Comment: We can see here the absolute importance for the Six Days and their literal interpretation. It was God alone who could do what He is revealed as doing on each of the Six Days. Let us look briefly at the “Work” of each day. (This is my Catholic cosmology, faithful, I hope, to Thomistic Principles, but reducing the 4 ancient elements to the Prime Matter of the Body of the Universe – whose form is spherical – defined by the 10 spheres of St. Thomas, and hierarchical, defined by the grades of perfection in the Hierarchy of Being that constitutes reality.)
Day One: The universe appears at the Word of God. The earth is invisible beneath the waters and only without form as being unadorned. Darkness is divided by the creation making of Light and there is evening and morning, One Day. Day Two sees the distinction of the waters into those above and those below. Day Three: The distinction of land and seas with the adornment of the land with the entire plant kingdom and its many diverse kinds. Most importantly, it is here that God directly created (ex nihilo) the substantial form of each plant kind (yet to be definitively described by the science of Taxonomy). I think it is here that the artificial distinction of creation prima and creation secunda is made. I do not like it and do not find it at all accurate, useful or theologically necessary. What actually happened, according to the text of Genesis One, was that God commanded the earth to bring forth each plant kind. This could only happen by God’s word of command. And it signifies, I suggest, a creative act of making, using earth (those appropriate elements) to fit each plant kind or substantial form. This is something only God could do.
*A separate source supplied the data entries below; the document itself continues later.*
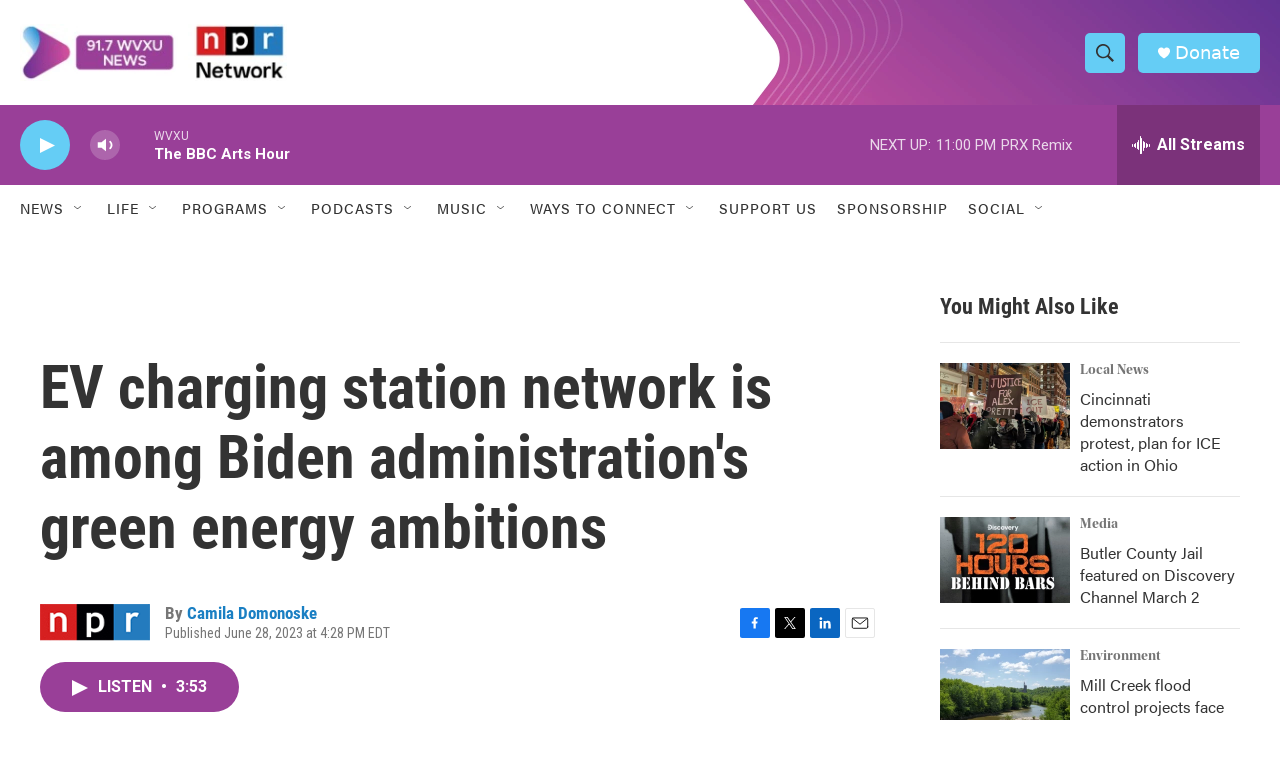

--- FILE ---
content_type: text/html; charset=utf-8
request_url: https://www.google.com/recaptcha/api2/aframe
body_size: 136
content:
<!DOCTYPE HTML><html><head><meta http-equiv="content-type" content="text/html; charset=UTF-8"></head><body><script nonce="fH41TrZI4p2DlT3KnAm79Q">/** Anti-fraud and anti-abuse applications only. See google.com/recaptcha */ try{var clients={'sodar':'https://pagead2.googlesyndication.com/pagead/sodar?'};window.addEventListener("message",function(a){try{if(a.source===window.parent){var b=JSON.parse(a.data);var c=clients[b['id']];if(c){var d=document.createElement('img');d.src=c+b['params']+'&rc='+(localStorage.getItem("rc::a")?sessionStorage.getItem("rc::b"):"");window.document.body.appendChild(d);sessionStorage.setItem("rc::e",parseInt(sessionStorage.getItem("rc::e")||0)+1);localStorage.setItem("rc::h",'1769914941694');}}}catch(b){}});window.parent.postMessage("_grecaptcha_ready", "*");}catch(b){}</script></body></html>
That is why it was both a creation ex nihilo and a making – the first and perhaps the original endowment/empowerment of the earth to do this and to continue to do it throughout time in the transmission of the substantial form in the Order of Generation.
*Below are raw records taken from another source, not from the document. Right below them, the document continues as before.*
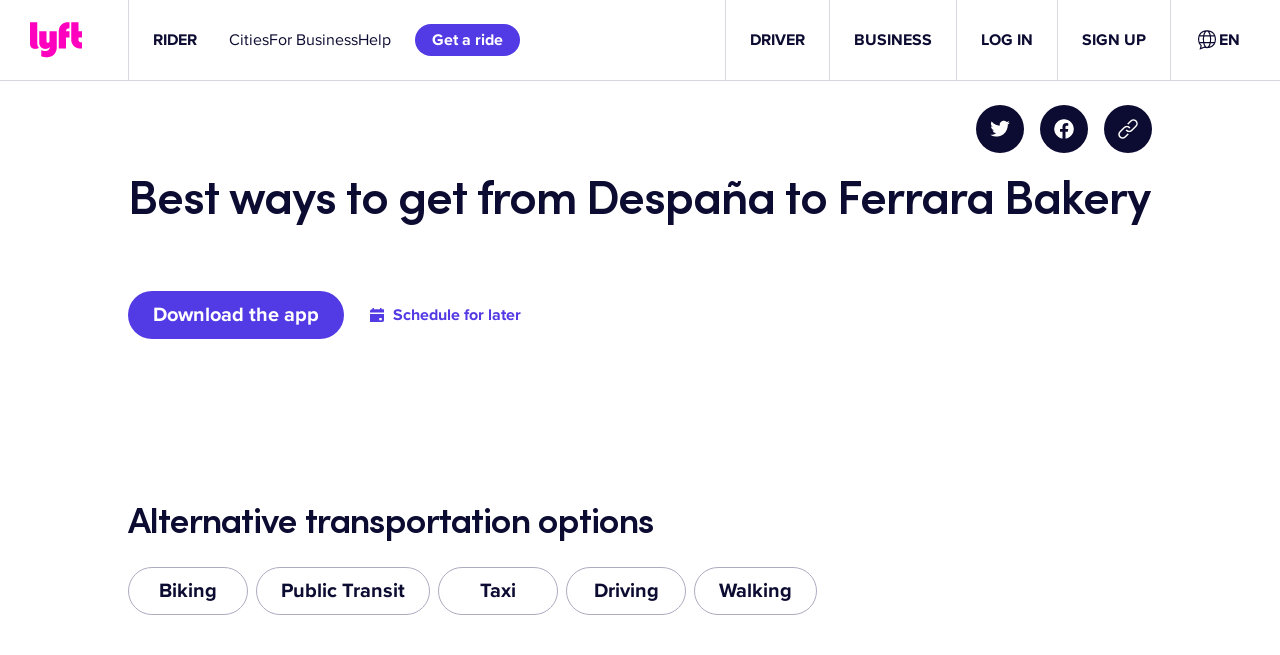

--- FILE ---
content_type: text/css
request_url: https://tags.srv.stackadapt.com/sa.css
body_size: -11
content:
:root {
    --sa-uid: '0-f36ea330-6a0c-545c-5985-d507fb74a869';
}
It is thus only within the literal time-frame of each of the Six Days – that God is most accurately or appropriately said to have created ex nihilo – all things in their whole substance. Their substance, as composite beings, necessarily includes both matter and form. The matter, in the case of all the corporeal beings, - plant, animal and man – was new in each case because the elements, drawn from earth, were specific to each kind. This fact is being demonstrated by the work of the Protestant Creationists – (work Catholics should be doing but continue in their criminal failure to do). These same principles apply to the “work” of God on Days Four, Five and Six. I hold that on Day One, God created the molecule of water, H20 – but obviously gave to it the very versatile powers it exhibits throughout space (place) and time. (See the book Universal Water, by Wes Marin, and the use of its information by Robert Sungenis in his monumental Galileo Was Wrong!) On Day 4, I beg Catholic scientists not to speak of processes, as of hydrogen and helium - somehow migrating into the sun.
PLEASE! That is evolutionary thinking. God created/made the sun (moon and stars) with/in their whole substance, i.e. atomic structure. On Day Four, God made the lights in the firmament…”God made two great lights….and He set them in the firmament of heaven..” (Genesis 1:14-18.) I would not call this a second creation - but rather distinguish between creating and making, because all that God did during the Six Days is both First, for all time, and the first use of a secondary cause, though strictly speaking, God did not use anything in the sense of needing a previously created material, as in the case of human making. (Man in no sense creates.) Only God has created and continues only to maintain all things in existence and to concur in all secondary agencies. I suppose it is something of a choice here.